Earthworms are known to stimulate soil greenhouse gas (GHG) emissions, but the majority of previous studies have used simplified model systems or lacked continuous high-frequency measurements. To address this, we conducted a two-year study using large lysimeters (5 m² area and 1.5 m soil depth) in an ecotron facility, continuously measuring ecosystem-level CO₂, N₂O, and H₂O fluxes. We investigated the impact of endogeic and anecic earthworms on GHG emissions and ecosystem water use efficiency (WUE) in a simulated agricultural setting. Although we observed transient stimulations of carbon fluxes in the presence of earthworms, cumulative fluxes over the study indicated no significant increase in CO₂ emissions. Endogeic earthworms reduced N₂O emissions during the wheat culture (-44.6%), but this effect was not sustained throughout the experiment. No consistent effects on ecosystem evapotranspiration or WUE were found. Our study suggests that earthworms do not significantly contribute to GHG emissions over a two-year period in experimental conditions that mimic an agricultural setting. These findings highlight the need for realistic experiments and continuous GHG measurements.

The CO₂ concentration was measured at the inlet and outlet of each dome (every 12 min) using a multiplexer system coupled with two LI-7000 CO₂/H₂O analysers (LI-COR Biosciences, Lincoln, NE, USA). The Reichstein et al. (2005) C flux partitioning algorithm was used to estimate the daytime ecosystem respiration based on an exponential regression model (Lloyd et al., 1994). This allowed for the estimation of ecosystem respiration over 24 h (Reco = Reco_night + Reco_day) and gross primary production (GPP = NEE_day – Reco_day).

Ecosystem-level N₂O fluxes were measured continuously as an open system using a TILDAS Compact Single analyser (N₂O Aerodyne Research, Inc., USA). The analyzer was coupled to a multiplexer system allowing N₂O fluxes measurement every 72 min for each Macrocosm. Evapotranspiration (ET) was computed as the lysimeter weight difference between two consecutive days. Four shear beam load cells per lysimeter (CMI-C3, Precia-Molen, Privas CEDEx France), with an accuracy of ±200 g, were used to measure the changes in mass. Ecosystem WUE was estimated as the ratio of GPP to ET derived from measurements by lysimeter weight changes over 24h.

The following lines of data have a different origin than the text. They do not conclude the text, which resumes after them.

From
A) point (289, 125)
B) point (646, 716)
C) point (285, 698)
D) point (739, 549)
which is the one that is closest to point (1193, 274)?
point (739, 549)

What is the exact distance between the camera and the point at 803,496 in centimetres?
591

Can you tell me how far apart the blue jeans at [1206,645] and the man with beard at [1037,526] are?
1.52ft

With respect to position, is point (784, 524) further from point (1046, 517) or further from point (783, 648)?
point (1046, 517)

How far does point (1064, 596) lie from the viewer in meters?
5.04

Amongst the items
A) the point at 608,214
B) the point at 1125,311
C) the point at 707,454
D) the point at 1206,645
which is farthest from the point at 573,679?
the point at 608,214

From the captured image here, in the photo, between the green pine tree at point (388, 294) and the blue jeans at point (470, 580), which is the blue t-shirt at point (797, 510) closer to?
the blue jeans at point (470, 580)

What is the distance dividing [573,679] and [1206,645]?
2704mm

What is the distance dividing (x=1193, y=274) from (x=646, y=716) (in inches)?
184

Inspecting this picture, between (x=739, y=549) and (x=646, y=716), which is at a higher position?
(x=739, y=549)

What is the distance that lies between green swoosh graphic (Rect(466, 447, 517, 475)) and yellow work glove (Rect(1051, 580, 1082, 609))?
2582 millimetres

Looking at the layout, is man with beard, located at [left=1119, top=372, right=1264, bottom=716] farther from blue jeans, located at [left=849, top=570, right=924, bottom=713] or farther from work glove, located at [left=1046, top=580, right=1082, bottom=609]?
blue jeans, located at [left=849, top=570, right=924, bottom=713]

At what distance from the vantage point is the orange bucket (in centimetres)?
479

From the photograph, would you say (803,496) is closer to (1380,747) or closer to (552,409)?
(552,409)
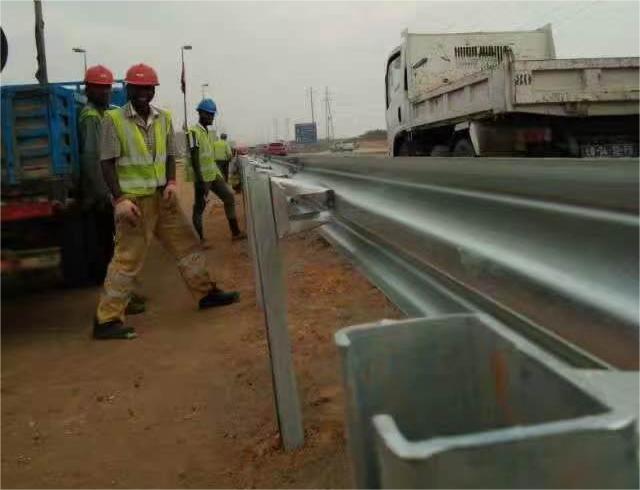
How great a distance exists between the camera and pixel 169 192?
5.54 meters

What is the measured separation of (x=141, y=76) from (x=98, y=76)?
1113mm

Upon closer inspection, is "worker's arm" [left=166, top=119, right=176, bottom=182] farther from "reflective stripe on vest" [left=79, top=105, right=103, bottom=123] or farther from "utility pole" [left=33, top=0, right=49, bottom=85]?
"utility pole" [left=33, top=0, right=49, bottom=85]

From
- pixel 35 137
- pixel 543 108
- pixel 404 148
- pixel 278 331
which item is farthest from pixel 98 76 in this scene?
pixel 404 148

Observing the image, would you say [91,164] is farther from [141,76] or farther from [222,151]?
[222,151]

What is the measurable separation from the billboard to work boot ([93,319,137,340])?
193 feet

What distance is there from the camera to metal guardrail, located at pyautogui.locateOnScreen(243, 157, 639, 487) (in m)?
0.71

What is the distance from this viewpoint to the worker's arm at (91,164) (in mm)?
6324

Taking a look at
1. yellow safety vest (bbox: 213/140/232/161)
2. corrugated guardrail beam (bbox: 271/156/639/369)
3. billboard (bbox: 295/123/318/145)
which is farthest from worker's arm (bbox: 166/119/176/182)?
billboard (bbox: 295/123/318/145)

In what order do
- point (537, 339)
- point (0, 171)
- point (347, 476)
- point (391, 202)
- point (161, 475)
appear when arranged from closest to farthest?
point (537, 339) → point (391, 202) → point (347, 476) → point (161, 475) → point (0, 171)

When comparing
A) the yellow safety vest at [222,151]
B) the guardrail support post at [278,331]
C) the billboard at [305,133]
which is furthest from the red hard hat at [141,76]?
the billboard at [305,133]

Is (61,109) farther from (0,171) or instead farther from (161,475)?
(161,475)

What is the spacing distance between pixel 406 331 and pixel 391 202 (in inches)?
38.8

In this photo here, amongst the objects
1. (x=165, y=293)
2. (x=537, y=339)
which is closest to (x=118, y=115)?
(x=165, y=293)

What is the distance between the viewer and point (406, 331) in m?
1.09
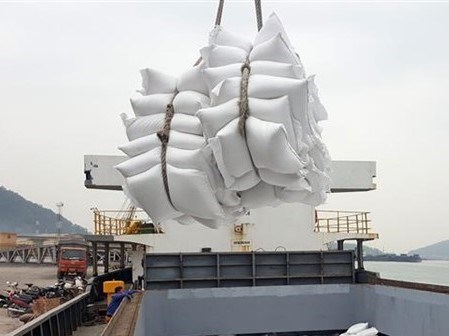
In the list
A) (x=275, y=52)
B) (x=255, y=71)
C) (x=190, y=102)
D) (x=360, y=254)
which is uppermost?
(x=275, y=52)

Earthworms were sampled by utilizing the non-invasive octet electric method (Schmidt et al., 2001), which enabled sampling of a 1 m² surface area for a duration of 50 minutes using a customized version of the octet device manufactured by Electrotechnik Schuller (Darmstadt, Germany). To achieve coverage of the entire 5 m² surface area, five devices were simultaneously deployed.

References:

Reichstein, M. et al. On the separation of net ecosystem exchange into assimilation and ecosystem respiration: review and improved algorithm. Glob. Change Biol. 11, 1424–1439 (2005).

Lloyd, J. & Taylor, J. A. On the Temperature Dependence of Soil Respiration. Funct. Ecol. 8, 315–323 (1994).

Schmidt, O. Appraisal of the electrical octet method for estimating earthworm populations in arable land. Ann. Appl. Biol. 138, 231–241 (2001).